周りにも聞こえる呟きは当然の如く「下剋上だ」。

「え……、チーム分けとか、あるんですか?」
「いや時と場合によるやろ」

きょとんとした表情で後ろにいる盛り上がりに欠ける伊達眼鏡の先輩に話を振った鳳は確実にゲームセンターから浮いていた。
本当のところ彼の性格上、頼りにしきっている短髪の先輩(今は打倒跡部に燃えている)の方へ行きたいのだろうが、向日と慈郎、同級生の日吉に、いつの間にやら忍足までもがバーサス跡部チームに回ってしまった今、それは出来ないに違いない。
生真面目に悩み始めるところがまた彼らしさではあるが、周りの人間から見れば阿呆らしいことこの上ないのである。

「俺はどっちでも構わないよ?」

滝はいつだって「面白そうな方」につくのだ。この場合どちらでも面白いと踏んだのだろう。

「ふ、テメエら全員だって俺様には敵わねえんだよ」

跡部バーサスレギュラー全員、アンド滝。
結果的に鳳も樺地も、対跡部チームにつくことになった。良かったのか悪かったのかは謎だが。

「誰から行く?」
「では一番手は俺が」

すっ、と、日吉が前に出る。

「下剋上、させていただきますよ」
「行っけ斬り込み隊長!」
「こっちが勝ったら何か奢れ跡部!」
「上等じゃねーの。何でも奢ってやるよ、俺様に勝てたらな」

跡部も相当乗り気である。
とてもガチャガチャとしたゲームセンターのホッケーの前でする表情とは思えない。
そもそも今日の支払いが全て跡部持ちだという事実を忘却の彼方に置いてきてしまっているようだ。

「まだまだお前如きにゃ負けねえよ日吉」
「余裕ですね。足下掬われますよ」
「それではいきますよ〜、レディ、」
「げ!」

鳳がコールをしたその時、向日が焦ったような声をあげた。
視線は通りに面したの出入口に向いている。

「やあっべ、ちょ、宍戸」
「あ? ……あ、」
「どないしたん?」
「すーずーむーらー…」
「え、嘘!」

ちょうど向日が指差した先には、科学担当の穏やかな教師がいた。
因みに立ち寄りがバレるともれなくお説教である。

「おいこれ、確実にバレてるよな……」
「オレと侑士こないだもつかまってっからやべえぞ」
「あん時は岳人が騒いだからバレたんやん!」

ギャラリーが大騒ぎし始めたのをよそに、本気のエアホッケーは進んでいく。そもそも聞こえてくる擬音がおかしい。普通ゲームセンターのホッケーからガション! ガッ、ドガン! なんて聞こえてこない。

「チ…、いい加減負けて貰います、よッ」
「でかい口叩くようになったなァ日吉!」

熱中しすぎて周囲の声なんて耳に入っていないのだろう。

「この調子じゃ跡部にうまく言って誤魔化させる、っつーのも辛いで」
「うわ使えねー!」
「あーすずちゃん?」

慈郎が暢気な声を出す。
「すずちゃん」と言ってはいるが鈴村先生は男性教員である。
穏和な性格なのか、お説教もあまりなく慈郎がどこで寝ていても怒鳴り付けることなどないため、彼のお気に入りだ。

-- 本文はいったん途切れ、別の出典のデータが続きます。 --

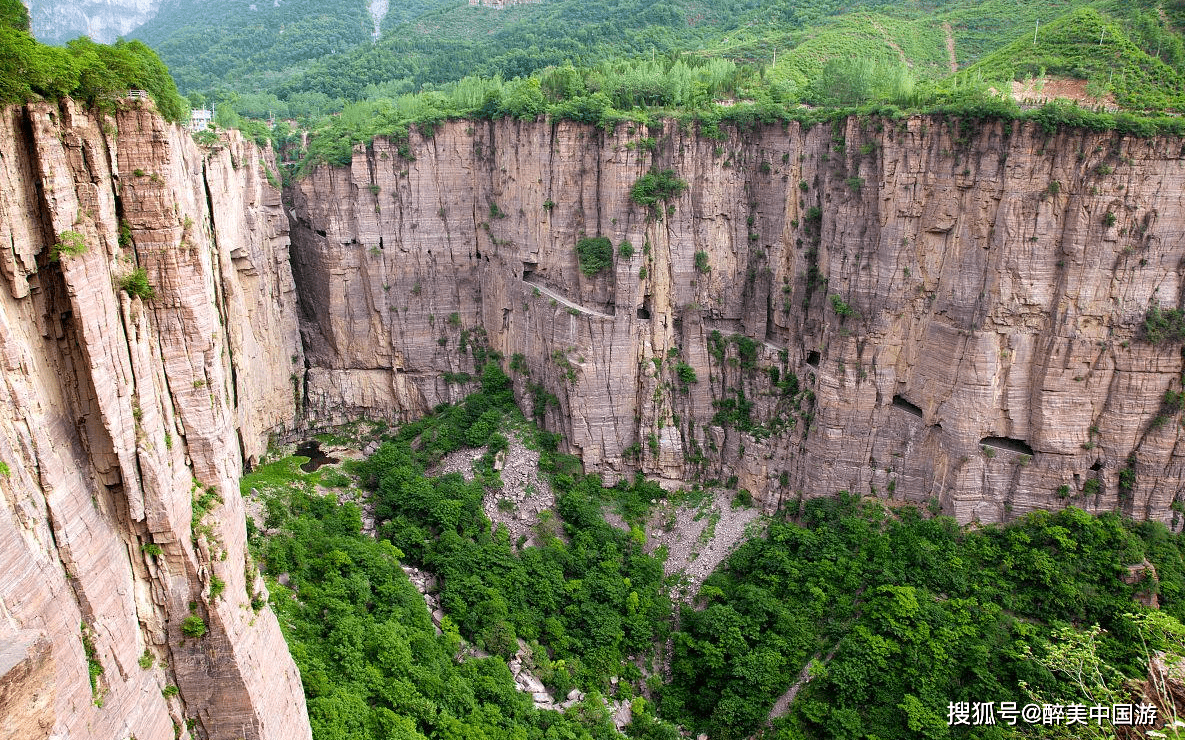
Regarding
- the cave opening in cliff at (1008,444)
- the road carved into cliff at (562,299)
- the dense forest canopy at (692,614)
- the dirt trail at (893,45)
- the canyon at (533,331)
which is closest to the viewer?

「すずちゃんなら見っかってもスルーしてくれっからダイジョーブ〜」
「あ、そういやオレ一回見逃してもらってるわ」

ほっと安堵した面々に、滝が一言。

「ねえ、じゃああっちは?」

あっち、と滝のすらっとした人差し指で指された先に目を向けると、

「げ」
「クマ…!」

そこに見えたのは生活指導の体格のいい教師だった。
校則違反にやたらと厳しいことで有名である。
岳人や慈郎、宍戸、道連れで忍足も、それなりに頻繁に説教を喰らっている。

「ちょ、ヤバいマジで」
「ど、どどどどうしましょう」

先生からのお叱りなんてそうそう受けずに育ってきただろういい子ちゃんの鳳は審判をすっぽかしておろおろしている。元々審判が必要ないくらい1回のラリーが長いのだけれど。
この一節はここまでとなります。